The function is overall more complex : more tables, hence more memory to init, special casing non-multiple-of-4 input sizes, regroup all results at the end, so intuitively there is a bit more work involved in this strategy. How does it compare with the naive implementation ?

When compressing random data, FSE_count() gets 1780 MB/s, which is already slightly better than the naive strategy. But obviously, that's not the target. This is when distribution gets squeezed that it makes the most difference, with 90% distribution being counted at 1700 MB/s. Indeed, it's still being hit, but much less, and prove overall much more stable.

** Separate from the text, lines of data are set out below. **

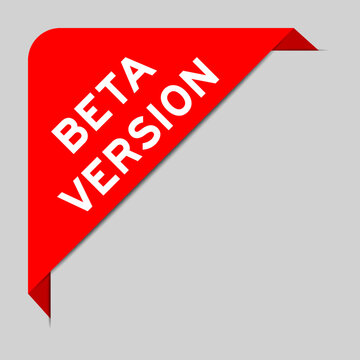 Red color of corner label banner with word beta version on gray background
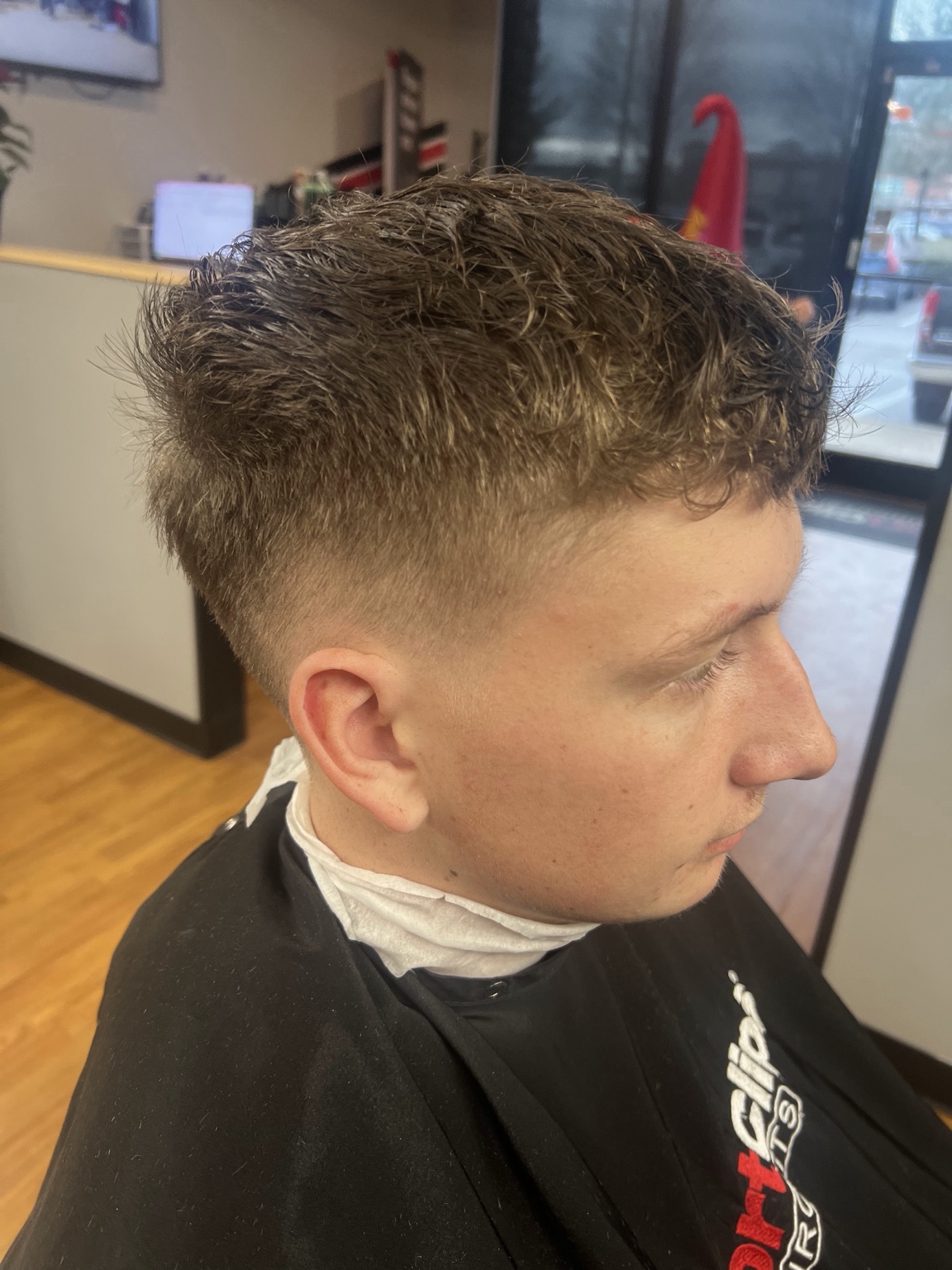 Real client wearing a clean textured taper haircut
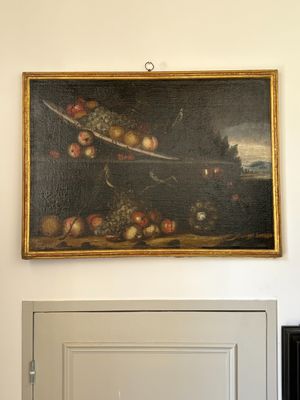 a painting on the wall above a door in a room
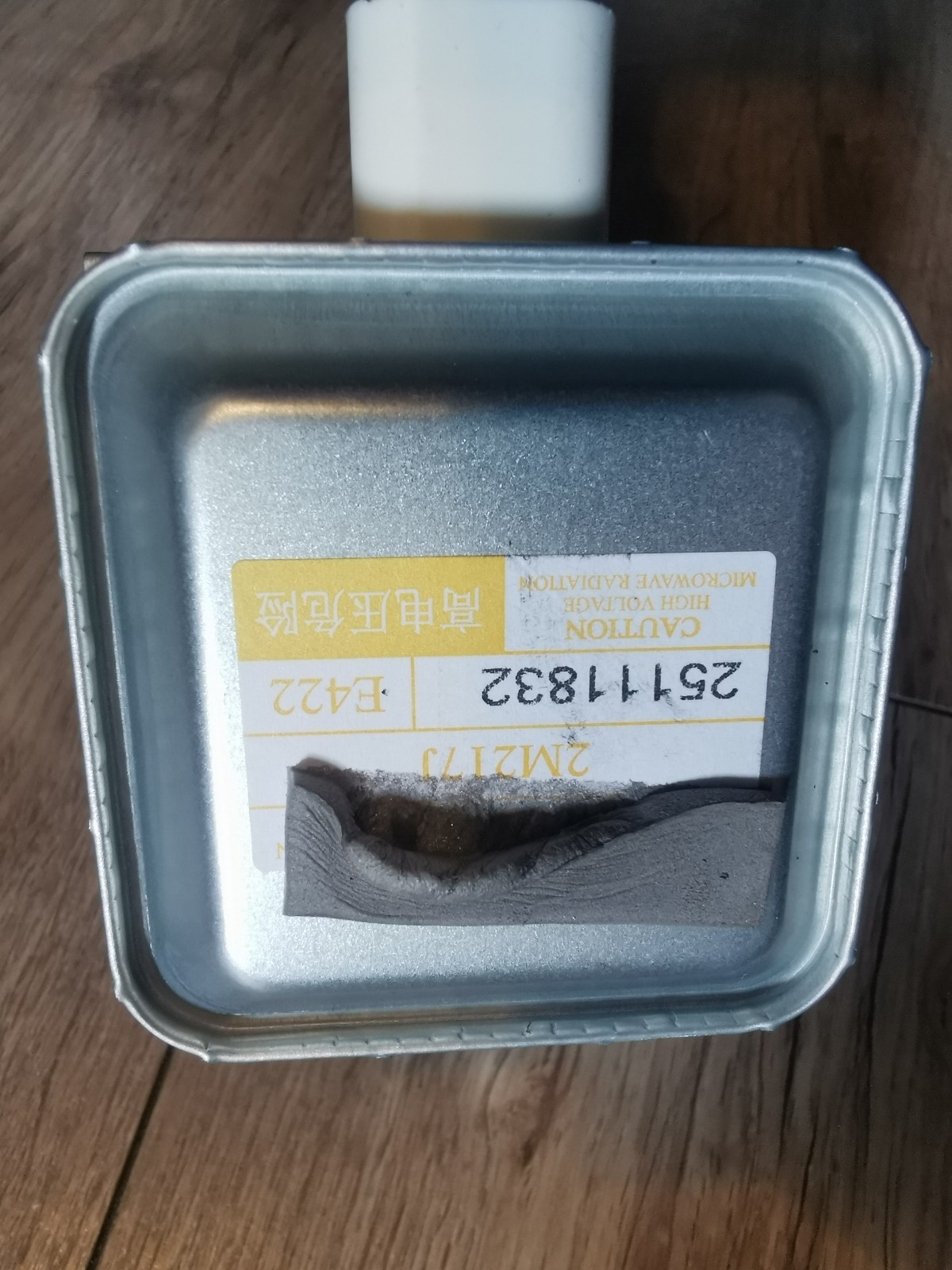 s-l1600-551.jpg Metal rectangular metal can with a white plastic top, yellow caution label about high voltage microwave radiation, and a dented interior.
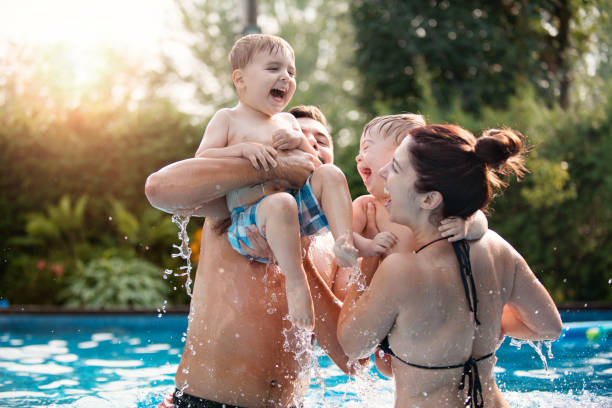 bambino con sindrome di down che si diverte in piscina con la sua famiglia - love enjoyment innocence clothing foto e immagini stock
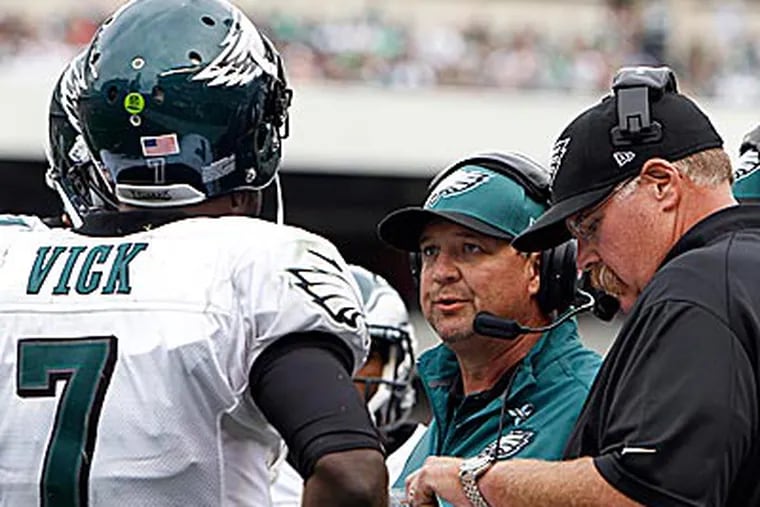 Andy Reid and Marty Mornhinweg discuss strategy with Michael Vick during Sunday's win. (David Maialetti/Staff Photographer)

With an average speed > 1700MB/s, it may seem that counting is a fast enough operation. But it is still nonetheless the second contributor to overall compression time, gobbling on its own approximately 15% of budget. That's perceptible, and still a tad too much if you ask me for such a simple task. But save another great find, it's the fastest solution I could come up with.

Edit :
Should you be willing to test some new ideas for the counting algorithm, you may find it handy to get the benchmark program which produced the speed results mentioned in this article. The program is part of the "test directory" within FSE project, as a single file named fullbench.c :
https://github.com/Cyan4973/FiniteStateEntropy/blob/master/test/fullbench.c

Edit 2 :
Thanks to recent comments, notably from gpdNathan, and Henry Wong, a new and better reason has been provided to explain the observed delay. Its name is store-to-load forwarding. I would like to suggest here the read of the detailed explanation from Nathan Kurz, backed by his cycle-exact Likwid analysis, and the excellent article from Henry on CPU microarchitecture.
In a nutshell, while write commit delay used to be a problem, it should now be properly handled by store-cache on modern CPU. However, it introduces some new issues, related to pipeline, serial dependency and prefetching, with remarkably similar consequences, save the number of lost cycles at stake, which is quite reduced.

Edit 3 :
Nathan Kurz provided an entry which beats the best speed so far, achieving 2010 MB/s on a Core i5-3340M @ 2.7 GHz. Its entry is provided within the fullbench program (as algorithm 202), alongside a simplified version which achieves the same speed but is shorter (algorithm 201).
It's more than 10% better than the initial entry suggested in this blog, and so is definitely measurable.
Unfortunately, these functions use SSE 4.1 intrinsic functions, and therefore offer limited portability perspectives.